Social Responsibility of Business
Introduction
The belief advanced by Milton Friedman connotes that the directors of a business must engage in business actions that bring only profits to the given business shareholders. In reference to notions of business ethics, the executive management of a business corporation must earn profits for the business owners within the rules of the game. Further, about corporate social responsibility, the business management mandate is to conduct business activities in such a way that they do not commit business resources to social responsibility activities, like charity, that have the potential of reducing business profits (Watson and Prevos, 2009).
Business Ethics
Business ethics refers to rules, standards, and principles that define the universally acceptable business behavior. Business ethics is subject to the laid down legal rules, moral persuasion of its employees and social customs in a given business environment. Most businesses have a code of conduct that defines how business employees must conduct themselves in the event of any given business transaction (Watson and Prevos, 2009).
According to Friedman, the management of a given business must ensure that the business makes a profit for the shareholders within the rules of the game that is adhering to business ethics. This argument means that the management cannot act in an unethical way to gain business profits (Watson and Prevos, 2009). Business ethics takes many forms that keep on evolving. Some of these forms include truthfulness in advertising, adhering to the religious beliefs of potential customers, and lastly, how company directors treat other employees.

Prompt 1:
Show every line of the records that contains the word "point", matching case exactly.

Provided information:
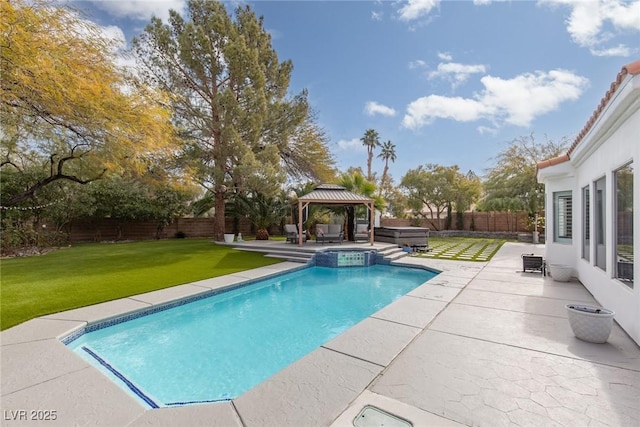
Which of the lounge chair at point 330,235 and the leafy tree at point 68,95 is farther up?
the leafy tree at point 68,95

---

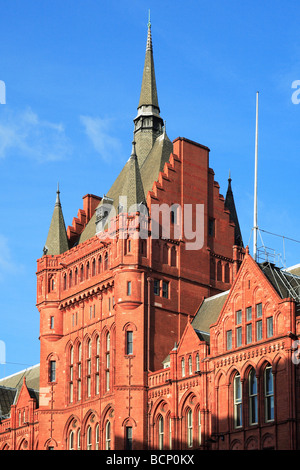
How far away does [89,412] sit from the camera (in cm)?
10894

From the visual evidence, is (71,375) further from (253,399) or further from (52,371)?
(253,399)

Prompt 2:
In the text on social responsibility of business, what does business ethics refer to?

Complete response 1:
Which of the lounge chair at point 330,235 and the leafy tree at point 68,95 is farther up?
the leafy tree at point 68,95

Complete response 2:
Rules, standards, and principles that define universally acceptable business behavior.